Image and question lines
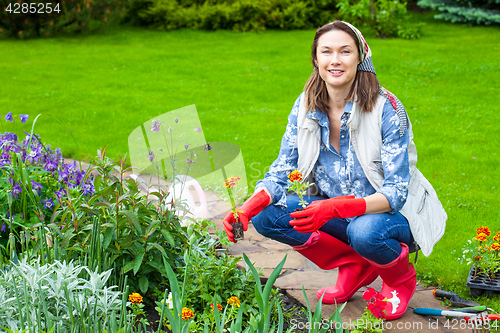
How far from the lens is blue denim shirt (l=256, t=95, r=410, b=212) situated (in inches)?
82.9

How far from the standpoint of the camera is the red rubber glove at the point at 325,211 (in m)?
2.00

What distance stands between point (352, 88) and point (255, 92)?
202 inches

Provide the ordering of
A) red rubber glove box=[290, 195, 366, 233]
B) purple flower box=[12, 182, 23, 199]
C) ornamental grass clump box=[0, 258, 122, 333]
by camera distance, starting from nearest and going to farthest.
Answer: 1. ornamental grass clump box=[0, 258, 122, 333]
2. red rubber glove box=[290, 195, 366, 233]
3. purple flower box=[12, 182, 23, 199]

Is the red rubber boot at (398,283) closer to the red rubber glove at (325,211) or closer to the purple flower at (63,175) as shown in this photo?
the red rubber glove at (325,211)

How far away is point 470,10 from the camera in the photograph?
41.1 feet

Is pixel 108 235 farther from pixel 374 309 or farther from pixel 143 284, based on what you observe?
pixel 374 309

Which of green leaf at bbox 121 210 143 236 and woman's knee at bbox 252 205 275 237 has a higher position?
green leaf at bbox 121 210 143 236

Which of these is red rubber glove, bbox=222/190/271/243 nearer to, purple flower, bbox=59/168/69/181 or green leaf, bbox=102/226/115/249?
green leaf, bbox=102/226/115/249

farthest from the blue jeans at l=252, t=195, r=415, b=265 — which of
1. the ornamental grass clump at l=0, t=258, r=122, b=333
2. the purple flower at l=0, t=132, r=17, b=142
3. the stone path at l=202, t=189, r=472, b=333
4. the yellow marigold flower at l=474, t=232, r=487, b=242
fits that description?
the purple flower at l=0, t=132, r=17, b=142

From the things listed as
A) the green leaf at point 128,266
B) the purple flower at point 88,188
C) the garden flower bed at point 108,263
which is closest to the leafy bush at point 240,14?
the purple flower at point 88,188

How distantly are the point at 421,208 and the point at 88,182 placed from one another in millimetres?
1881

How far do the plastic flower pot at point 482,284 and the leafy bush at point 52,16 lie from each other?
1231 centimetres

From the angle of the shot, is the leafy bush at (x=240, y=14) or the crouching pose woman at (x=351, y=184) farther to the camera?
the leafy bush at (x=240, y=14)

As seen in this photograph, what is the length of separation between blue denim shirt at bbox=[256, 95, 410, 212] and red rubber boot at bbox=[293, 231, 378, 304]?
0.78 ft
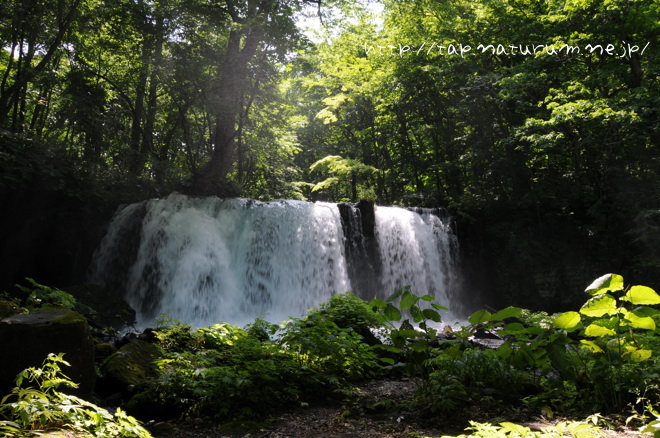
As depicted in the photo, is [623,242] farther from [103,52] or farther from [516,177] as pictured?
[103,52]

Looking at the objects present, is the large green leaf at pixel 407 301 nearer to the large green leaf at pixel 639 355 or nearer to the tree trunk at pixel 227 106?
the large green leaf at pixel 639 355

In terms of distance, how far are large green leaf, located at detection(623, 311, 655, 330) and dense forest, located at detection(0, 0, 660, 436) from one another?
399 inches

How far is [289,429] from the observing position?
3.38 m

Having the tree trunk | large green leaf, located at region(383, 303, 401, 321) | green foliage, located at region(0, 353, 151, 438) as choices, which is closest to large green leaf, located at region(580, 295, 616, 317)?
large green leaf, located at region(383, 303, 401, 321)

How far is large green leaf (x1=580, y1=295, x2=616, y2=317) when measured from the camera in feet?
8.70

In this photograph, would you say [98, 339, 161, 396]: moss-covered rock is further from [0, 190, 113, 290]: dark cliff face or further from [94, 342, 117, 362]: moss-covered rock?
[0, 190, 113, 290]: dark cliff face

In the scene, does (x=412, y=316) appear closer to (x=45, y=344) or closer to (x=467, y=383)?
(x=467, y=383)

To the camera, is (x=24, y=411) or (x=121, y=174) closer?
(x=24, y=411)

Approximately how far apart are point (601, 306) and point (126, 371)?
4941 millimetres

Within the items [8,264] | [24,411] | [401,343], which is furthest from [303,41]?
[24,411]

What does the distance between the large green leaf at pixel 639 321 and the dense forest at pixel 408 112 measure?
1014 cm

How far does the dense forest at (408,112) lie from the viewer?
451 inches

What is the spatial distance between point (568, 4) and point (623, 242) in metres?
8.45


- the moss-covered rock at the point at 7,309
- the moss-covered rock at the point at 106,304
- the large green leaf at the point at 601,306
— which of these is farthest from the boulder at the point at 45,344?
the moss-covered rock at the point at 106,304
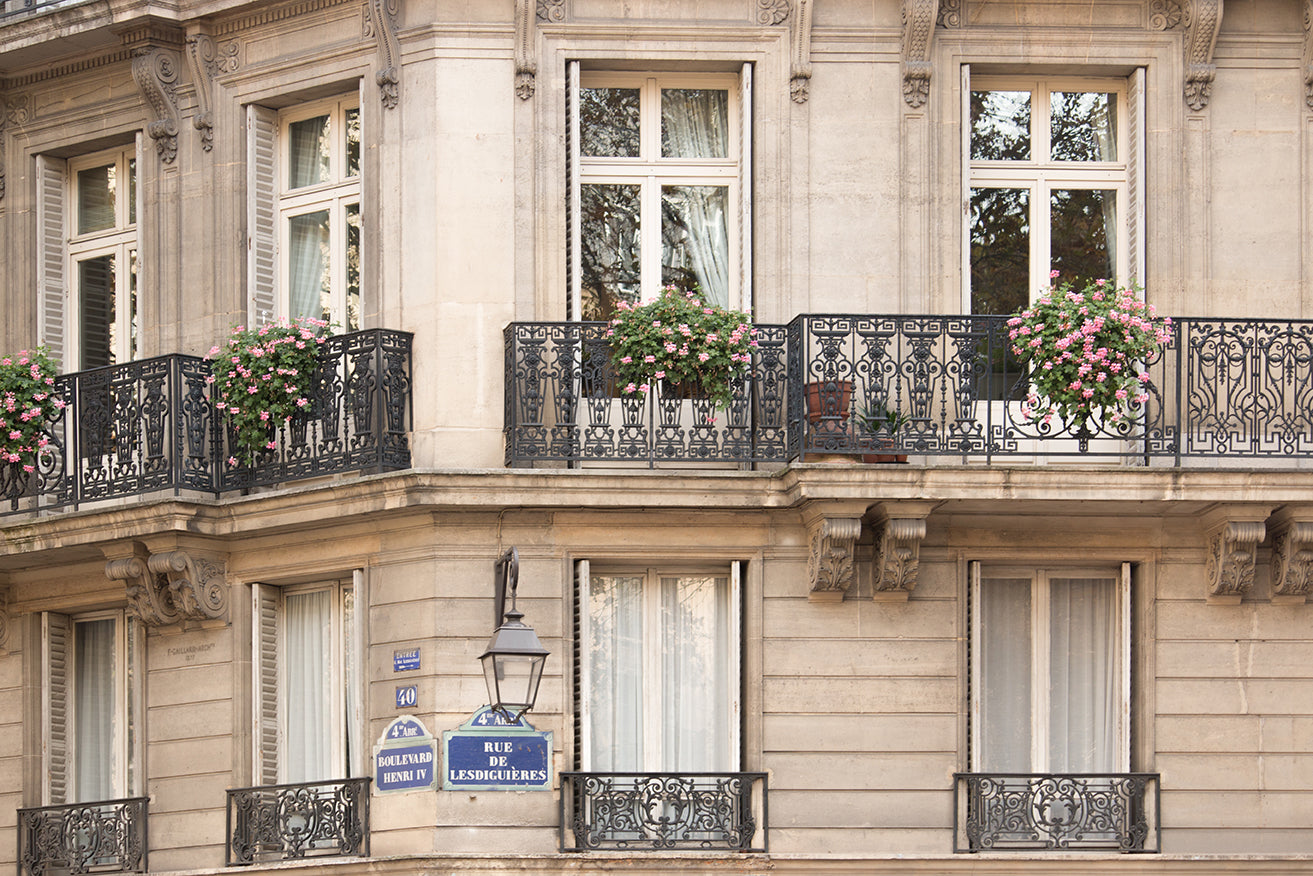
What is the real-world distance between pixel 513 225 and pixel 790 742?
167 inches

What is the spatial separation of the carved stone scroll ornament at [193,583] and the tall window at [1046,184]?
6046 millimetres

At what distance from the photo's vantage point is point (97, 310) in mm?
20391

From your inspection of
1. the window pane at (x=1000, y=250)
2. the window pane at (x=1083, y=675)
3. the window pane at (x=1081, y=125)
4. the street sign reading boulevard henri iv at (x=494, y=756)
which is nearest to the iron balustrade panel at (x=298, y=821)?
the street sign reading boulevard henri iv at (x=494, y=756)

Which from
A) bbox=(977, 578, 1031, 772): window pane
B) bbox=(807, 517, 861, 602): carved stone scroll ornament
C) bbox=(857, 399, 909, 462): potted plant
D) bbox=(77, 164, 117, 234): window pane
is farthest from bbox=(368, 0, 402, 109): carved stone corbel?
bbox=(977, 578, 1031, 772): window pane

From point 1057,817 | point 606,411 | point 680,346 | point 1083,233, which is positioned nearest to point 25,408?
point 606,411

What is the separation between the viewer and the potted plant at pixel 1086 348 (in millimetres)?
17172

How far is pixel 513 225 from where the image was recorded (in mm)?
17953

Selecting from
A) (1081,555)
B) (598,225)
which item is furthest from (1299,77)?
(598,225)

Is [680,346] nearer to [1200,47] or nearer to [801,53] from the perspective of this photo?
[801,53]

Directions for this task
Rewrite all the lines above, renaming every "potted plant" as "houseplant" and leaving everything else unchanged. Leave the pictures out of your answer.

Output of the task
How far from the lens is blue denim shirt (l=256, t=95, r=410, b=212) situated (in inches)?
82.9

How far from the standpoint of the camera is the red rubber glove at the point at 325,211 (in m)?
2.00

What distance stands between point (352, 88) and point (255, 92)?
202 inches

Provide the ordering of
A) red rubber glove box=[290, 195, 366, 233]
B) purple flower box=[12, 182, 23, 199]
C) ornamental grass clump box=[0, 258, 122, 333]
by camera distance, starting from nearest and going to farthest.
Answer: 1. ornamental grass clump box=[0, 258, 122, 333]
2. red rubber glove box=[290, 195, 366, 233]
3. purple flower box=[12, 182, 23, 199]

Is the red rubber boot at (398,283) closer to the red rubber glove at (325,211) or closer to the purple flower at (63,175) as shown in this photo?
the red rubber glove at (325,211)

How far away is point 470,10 from the camera in the photograph?
41.1 feet

Is pixel 108 235 farther from pixel 374 309 or farther from pixel 143 284, based on what you observe?
pixel 374 309

Which of green leaf at bbox 121 210 143 236 and woman's knee at bbox 252 205 275 237 has a higher position?
green leaf at bbox 121 210 143 236

Which of these is red rubber glove, bbox=222/190/271/243 nearer to, purple flower, bbox=59/168/69/181 or green leaf, bbox=102/226/115/249?
green leaf, bbox=102/226/115/249

farthest from the blue jeans at l=252, t=195, r=415, b=265 — which of
1. the ornamental grass clump at l=0, t=258, r=122, b=333
2. the purple flower at l=0, t=132, r=17, b=142
3. the stone path at l=202, t=189, r=472, b=333
4. the yellow marigold flower at l=474, t=232, r=487, b=242
fits that description?
the purple flower at l=0, t=132, r=17, b=142

From the things listed as
A) the green leaf at point 128,266
B) the purple flower at point 88,188
C) the garden flower bed at point 108,263
which is closest to the leafy bush at point 240,14?
the purple flower at point 88,188

How distantly are the point at 421,208 and the point at 88,182 placed from one another in millimetres?
1881

How far do the plastic flower pot at point 482,284 and the leafy bush at point 52,16 lie from each other?
1231 centimetres

From the angle of the shot, is the leafy bush at (x=240, y=14) or the crouching pose woman at (x=351, y=184) farther to the camera?
the leafy bush at (x=240, y=14)

As seen in this photograph, what is the length of separation between blue denim shirt at bbox=[256, 95, 410, 212] and red rubber boot at bbox=[293, 231, 378, 304]?
0.78 ft
As depicted in the photo, is [623,242] farther from [103,52] or farther from [516,177] as pictured?
[103,52]

Looking at the objects present, is the large green leaf at pixel 407 301 nearer to the large green leaf at pixel 639 355 or nearer to the tree trunk at pixel 227 106?
the large green leaf at pixel 639 355

In terms of distance, how far are large green leaf, located at detection(623, 311, 655, 330) and dense forest, located at detection(0, 0, 660, 436) from one another?
399 inches

How far is [289,429] from the observing position?
3.38 m

Having the tree trunk | large green leaf, located at region(383, 303, 401, 321) | green foliage, located at region(0, 353, 151, 438) as choices, which is closest to large green leaf, located at region(580, 295, 616, 317)?
large green leaf, located at region(383, 303, 401, 321)

How far is large green leaf (x1=580, y1=295, x2=616, y2=317) when measured from the camera in feet?
8.70

In this photograph, would you say [98, 339, 161, 396]: moss-covered rock is further from [0, 190, 113, 290]: dark cliff face or further from [94, 342, 117, 362]: moss-covered rock?
[0, 190, 113, 290]: dark cliff face

In the scene, does (x=412, y=316) appear closer to (x=45, y=344) or closer to (x=467, y=383)?
(x=467, y=383)

To the camera, is (x=24, y=411) or (x=121, y=174) closer?
(x=24, y=411)

Approximately how far apart are point (601, 306) and point (126, 371)?
4941 millimetres

Within the items [8,264] | [24,411] | [401,343], which is furthest from [303,41]?
[24,411]

What does the distance between the large green leaf at pixel 639 321 and the dense forest at pixel 408 112 measure?
1014 cm

How far does the dense forest at (408,112) lie from the viewer?
451 inches

What is the spatial distance between point (568, 4) and point (623, 242) in metres?
8.45


- the moss-covered rock at the point at 7,309
- the moss-covered rock at the point at 106,304
- the large green leaf at the point at 601,306
— which of these is farthest from the boulder at the point at 45,344?
the moss-covered rock at the point at 106,304
What is the real-world distance between pixel 513 225 and pixel 790 742?
167 inches

What is the spatial separation of the carved stone scroll ornament at [193,583] and the tall window at [1046,184]?
6046 millimetres

At what distance from the photo's vantage point is point (97, 310) in mm?
20391

From your inspection of
1. the window pane at (x=1000, y=250)
2. the window pane at (x=1083, y=675)
3. the window pane at (x=1081, y=125)
4. the street sign reading boulevard henri iv at (x=494, y=756)
which is nearest to the iron balustrade panel at (x=298, y=821)?
the street sign reading boulevard henri iv at (x=494, y=756)

Which from
A) bbox=(977, 578, 1031, 772): window pane
B) bbox=(807, 517, 861, 602): carved stone scroll ornament
C) bbox=(857, 399, 909, 462): houseplant
D) bbox=(77, 164, 117, 234): window pane
is farthest from bbox=(368, 0, 402, 109): carved stone corbel?
bbox=(977, 578, 1031, 772): window pane

From point 1057,817 | point 606,411 | point 680,346 | point 1083,233, which is positioned nearest to point 25,408?
point 606,411

What is the separation between the viewer and the houseplant at pixel 1086 348 (in millimetres)?
17172

How far is pixel 513 225 from where the image was recorded (in mm)?
17953

Selecting from
A) (1081,555)
B) (598,225)
which item is furthest from (1299,77)?
(598,225)

Is [680,346] nearer to [1200,47] or nearer to [801,53] from the perspective of this photo?
[801,53]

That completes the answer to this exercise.